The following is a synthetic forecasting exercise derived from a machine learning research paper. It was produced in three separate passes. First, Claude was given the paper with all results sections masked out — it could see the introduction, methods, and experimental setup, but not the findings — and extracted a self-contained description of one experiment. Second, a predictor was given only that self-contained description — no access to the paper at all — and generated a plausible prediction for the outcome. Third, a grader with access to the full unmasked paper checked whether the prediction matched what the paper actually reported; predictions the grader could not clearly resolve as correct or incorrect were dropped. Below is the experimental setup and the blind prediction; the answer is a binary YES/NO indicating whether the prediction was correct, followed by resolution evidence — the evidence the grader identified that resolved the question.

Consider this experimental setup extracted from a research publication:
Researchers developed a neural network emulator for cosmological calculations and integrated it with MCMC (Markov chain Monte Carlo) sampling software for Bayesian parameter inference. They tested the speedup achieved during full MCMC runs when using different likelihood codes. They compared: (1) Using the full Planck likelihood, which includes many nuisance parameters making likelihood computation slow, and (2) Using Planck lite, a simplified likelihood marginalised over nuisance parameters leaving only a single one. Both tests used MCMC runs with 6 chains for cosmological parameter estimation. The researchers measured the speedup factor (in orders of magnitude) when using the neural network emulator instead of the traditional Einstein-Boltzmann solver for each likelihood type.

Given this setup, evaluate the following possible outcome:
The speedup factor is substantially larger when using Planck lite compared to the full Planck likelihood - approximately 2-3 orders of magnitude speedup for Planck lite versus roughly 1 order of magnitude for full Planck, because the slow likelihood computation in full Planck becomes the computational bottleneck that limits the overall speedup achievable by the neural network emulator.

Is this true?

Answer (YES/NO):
= = = = =
## WHAT YOU ARE ASKED TO DO
When a line among the entries contains "this", pull that line out.

## TASK RESPONSE
Consider this experimental setup extracted from a research publication:
Given this setup, evaluate the following possible outcome:
Is this true?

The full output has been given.